__INFORMATION SHOWN__
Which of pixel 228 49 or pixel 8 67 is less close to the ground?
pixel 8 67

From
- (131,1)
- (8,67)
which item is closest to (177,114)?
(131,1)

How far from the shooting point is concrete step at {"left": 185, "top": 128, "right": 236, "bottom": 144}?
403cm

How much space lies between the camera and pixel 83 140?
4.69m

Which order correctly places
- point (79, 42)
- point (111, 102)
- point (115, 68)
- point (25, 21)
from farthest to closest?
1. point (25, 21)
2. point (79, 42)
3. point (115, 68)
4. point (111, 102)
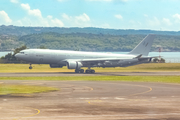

__GIVEN TASK__
Give the stretch of the records from the line containing "How far from" through the end of the records as a JSON list of strings, one string per line and with blank lines omitted. Leave the pictures out of the answer.

__ANSWER TO THIS TASK__
[
  "How far from the shooting point is concrete step at {\"left\": 185, \"top\": 128, \"right\": 236, \"bottom\": 144}?",
  "403cm",
  "How much space lies between the camera and pixel 83 140?",
  "4.69m",
  "Which order correctly places",
  "- point (79, 42)",
  "- point (111, 102)",
  "- point (115, 68)",
  "- point (25, 21)",
  "from farthest to closest?",
  "1. point (25, 21)",
  "2. point (79, 42)",
  "3. point (115, 68)",
  "4. point (111, 102)"
]